By TODD STACY and MARY SELL, Alabama Daily News
MONTGOMERY, Ala. – Alabama is set to receive more than $4 billion from the COVID-19 relief and stimulus package enacted this week.
The bill, titled the American Rescue Plan Act, was passed by Congress this week and signed into law by President Joe Biden on Thursday. Spending in the bill totals $1.9 trillion, including $350 billion directed to state and local governments.
According to the Alabama Department of Finance, Alabama’s share of that will be $4.043 billion. Department spokesman Susan Wilhelm confirmed to Alabama Daily News that of that money:
- $2.1 billion is earmarked for a state relief fund;
- $192 million will go toward a state capital projects fund;
- $417 million will go to metropolitan cities;
- $362 million will go to non-county municipalities; and
- $951 million will go to counties.
Beyond those totals, Wilhelm said it is too early to say exactly how the funds will be distributed.
“We are continuing to review the Act as well as other resources for the specifics of how the funds will be distributed and how they should be administered,” she said.
This state and local money does not include the funds from the new law that will be sent directly to Alabamians and businesses.
Last year the state received $1.7 billion from the CARES Act passed in March 2020, which kicked off a turf war between the Legislature and Gov. Kay Ivey over how to and who had the authority to spend it. Eventually the two sides agreed to legislation that divided up the money into different “buckets” and charged the Department of Finance with administering the majority of funds.
“I don’t see that occurring again,” Sen. Greg Albritton, R-Range, told Alabama Daily News today. He’s chairman of the Senate General Fund budget committee. He said that process resulted in a lot of controversies.
The final bill signed by Ivey included a provision intending to give the Legislature domain over appropriating any further federal relief money. A similar provision is in the General Fund budget passed by the House of Representatives last week.
Rep. Steve Clouse, the House General Fund budget committee chairman, said state leaders will have discretion over about $2.3 billion of the new dollars. He said both the executive and legislative branches “will have a seat at the table.”
“Just like with the regular budget, the governor proposes and the Legislature disposes,” Clouse, R-Ozark, said.
A supplemental appropriation bill is likely.
Ivey Press Secretary Gina Maiola said the Governor’s Office is reviewing details of the bill to determine out to proceed.
“With the president just signing the massive bill into law today, there is some work to be done to sift through it all,” Maiola said. “Our office is working closely with the Finance Department to determine what this means for Alabama.”
Sen. Arthur Orr, R-Decatur, said the amount of federal dollars in the three relief packages now passed by Congress is “staggering.”
“We’ve got to be very responsible and good fiscal stewards of this overwhelming amount of money,” said Orr, the Senate’s education budget committee chairman.
Albritton said information he’s received said the money could arrive within 60 days, which would fall within the timeframe of the current legislative session. He said appropriation discussions have already begun.
“It’s going to be in our budget process even as we talk,” Albritton said. “I think we’re going to be better at it this next go around, plus we have a longer timeframe. We’re going to work to do this right and openly.”
Albritton said the spending parameters passed by Congress are less strict than last year’s package.
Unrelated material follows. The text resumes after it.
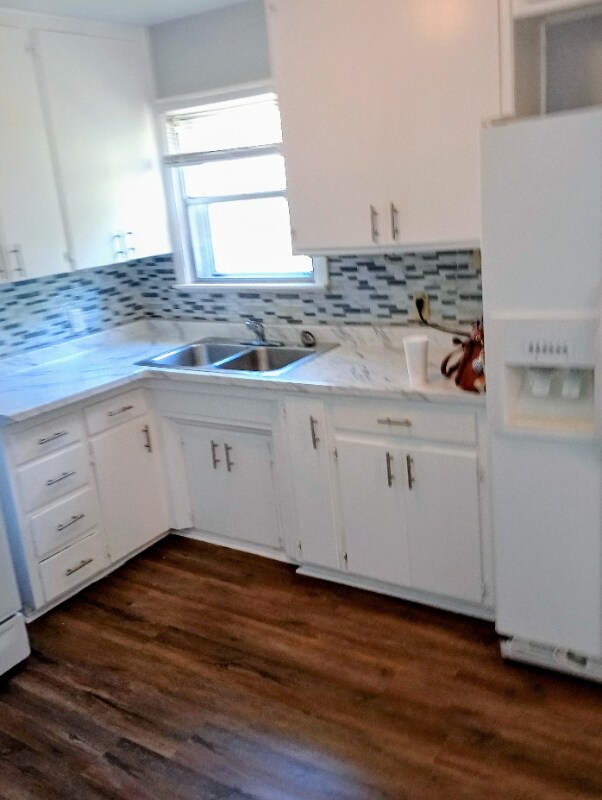 Building Photo - 312 Wilson Dr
For instance, states will have until December 2024 to spend the money, while the last package originally required states to spend it by the end of 2020.
“But that’s going to require us on the state level to become the gatekeepers,” Albritton said. “We have to find the appropriate safeguards, budgeting and reports that will allow this to be done effectively, quickly and openly.”
“This time, we’ve got a lot more time to make decisions,” Clouse agreed.
And compared to CARES money, there are fewer strings attached and no cumbersome reimbursement process in which agencies first had to spend their own money and then get the federal dollars, Clouse said.
“We’ve got more time to think about this,” Clouse said. “…I think we should think long-term about some capital projects, that type of thing.”
There are some restrictions on the money, including that it can’t be used to cut taxes.
“But the money that could be spent on broadband, tourism sites and other important areas of our economy necessitate that we must be very strategic in our decision making but realizing the money must be spent by December 2024,” Orr said.
Similarly, the local counties and cities will have to be responsible for the money they directly receive.
“They’re going to have to be forward looking and strategic about how they spend what they’ll see in this one-time occurrence,” Orr said.
Most of the education funding in the federal package will go directly to institutions, Orr said, so there won’t be many appropriation decisions at the state level for schools.
“The General Fund is a completely different story,” Orr said.